Written by Kirsten
By 2AM, a very strong contraction made the uncertainty before me seem insurmountable alone. My doula came quickly. I was gripping the tub, on hands and knees, on the toilet bracing myself as I went increasingly inward. She said, let it be intense and I did. On my hands and knees I laboured with you baby. You were so helpful and I felt like we were on the same team. The sensations took me to beyond any physical limit I could ever hope to understand. I cannot put into words how the contractions of labor took me to a place beyond this place.

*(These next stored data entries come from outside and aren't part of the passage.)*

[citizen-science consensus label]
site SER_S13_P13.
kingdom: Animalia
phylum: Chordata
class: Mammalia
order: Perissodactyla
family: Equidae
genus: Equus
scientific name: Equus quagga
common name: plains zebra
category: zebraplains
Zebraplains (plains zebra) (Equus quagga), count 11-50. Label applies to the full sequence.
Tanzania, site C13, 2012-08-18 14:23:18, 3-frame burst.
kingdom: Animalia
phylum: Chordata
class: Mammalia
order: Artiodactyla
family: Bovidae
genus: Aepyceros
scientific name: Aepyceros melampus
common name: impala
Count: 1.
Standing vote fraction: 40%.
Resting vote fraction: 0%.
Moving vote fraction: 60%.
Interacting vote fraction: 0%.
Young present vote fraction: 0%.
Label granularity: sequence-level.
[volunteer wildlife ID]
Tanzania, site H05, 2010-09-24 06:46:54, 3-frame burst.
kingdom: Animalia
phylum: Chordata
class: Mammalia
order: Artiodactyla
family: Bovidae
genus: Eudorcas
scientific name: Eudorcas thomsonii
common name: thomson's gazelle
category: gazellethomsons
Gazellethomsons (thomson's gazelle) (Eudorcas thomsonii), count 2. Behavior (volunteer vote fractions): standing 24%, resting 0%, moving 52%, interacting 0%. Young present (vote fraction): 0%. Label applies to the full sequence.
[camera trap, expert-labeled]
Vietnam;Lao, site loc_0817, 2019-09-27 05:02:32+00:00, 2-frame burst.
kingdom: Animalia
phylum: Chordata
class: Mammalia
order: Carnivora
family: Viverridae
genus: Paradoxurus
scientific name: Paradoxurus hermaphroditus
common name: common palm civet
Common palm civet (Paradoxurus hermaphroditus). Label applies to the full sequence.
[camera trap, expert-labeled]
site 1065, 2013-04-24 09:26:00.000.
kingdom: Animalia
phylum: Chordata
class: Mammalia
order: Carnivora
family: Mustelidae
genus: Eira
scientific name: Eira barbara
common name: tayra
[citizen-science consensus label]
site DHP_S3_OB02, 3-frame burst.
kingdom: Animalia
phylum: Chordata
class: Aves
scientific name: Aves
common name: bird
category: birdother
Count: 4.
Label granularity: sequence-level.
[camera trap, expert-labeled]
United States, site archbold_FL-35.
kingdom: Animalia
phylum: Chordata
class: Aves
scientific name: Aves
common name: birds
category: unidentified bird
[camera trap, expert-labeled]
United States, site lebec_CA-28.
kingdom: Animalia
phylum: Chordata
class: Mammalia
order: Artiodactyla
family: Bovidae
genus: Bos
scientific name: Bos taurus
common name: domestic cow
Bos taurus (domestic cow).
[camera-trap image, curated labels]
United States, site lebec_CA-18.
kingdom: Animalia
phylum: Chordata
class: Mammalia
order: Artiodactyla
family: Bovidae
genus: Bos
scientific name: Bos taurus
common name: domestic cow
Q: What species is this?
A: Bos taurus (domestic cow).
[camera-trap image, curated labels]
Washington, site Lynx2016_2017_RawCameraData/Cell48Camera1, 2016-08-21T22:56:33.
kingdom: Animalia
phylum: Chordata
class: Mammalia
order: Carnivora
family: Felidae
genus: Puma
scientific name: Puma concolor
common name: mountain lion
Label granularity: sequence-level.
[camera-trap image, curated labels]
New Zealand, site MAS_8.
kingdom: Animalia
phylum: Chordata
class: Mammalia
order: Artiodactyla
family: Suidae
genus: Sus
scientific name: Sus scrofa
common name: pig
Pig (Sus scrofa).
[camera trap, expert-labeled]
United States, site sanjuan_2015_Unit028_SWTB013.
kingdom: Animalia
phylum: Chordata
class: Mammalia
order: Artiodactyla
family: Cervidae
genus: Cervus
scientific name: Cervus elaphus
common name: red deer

It was a good time to set up the birthing tub, I thought thank God. I was also unable to find physical relief in any labouring position- forget the squatting I had practiced. The tub meant the time was near and you were almost here. I don’t know where time went as I stayed with the contractions, one at a time, the best I could. The tub was a relief and to be on my hands and knees in that safe place felt better than anything yet. I started to push, actually I thought well I’m going to push and if they tell me not to then too bad, but I am doing it. I pushed with each contraction.
The midwife came as the time was near. I could feel you moving down but still like you were wrapped in 50 blankets. We listened to your heartbeat which was strong. The contractions became more focused and shorter. There was a purpose to these contractions as I started to feel more of where you were and began to understand what must be done. I could feel your head and neck and understood. The contractions were coming with purpose. I put my hands on my doula’s shoulders and wanted the reassurance of another woman who had faith in me and who had been there before, who saw me with compassion, strength, and who was resolved to be there for me.
With the next contraction the pressure was intense in my sacrum. Be ok with the pressure, be ok with the intensity, let it just be there. Not to push too hard so not to tear. With the next one you came out farther. I knew you were almost here. I was scared, would I open? One final push then yes, yes I did. Your head was out and I could feel you moving it around. It felt like a long time between that push and the next one to push your body out. With the next contraction I did it. It was over. Your father caught you safe. You were here, I turned around to see you and you were absolutely perfect. We did it together.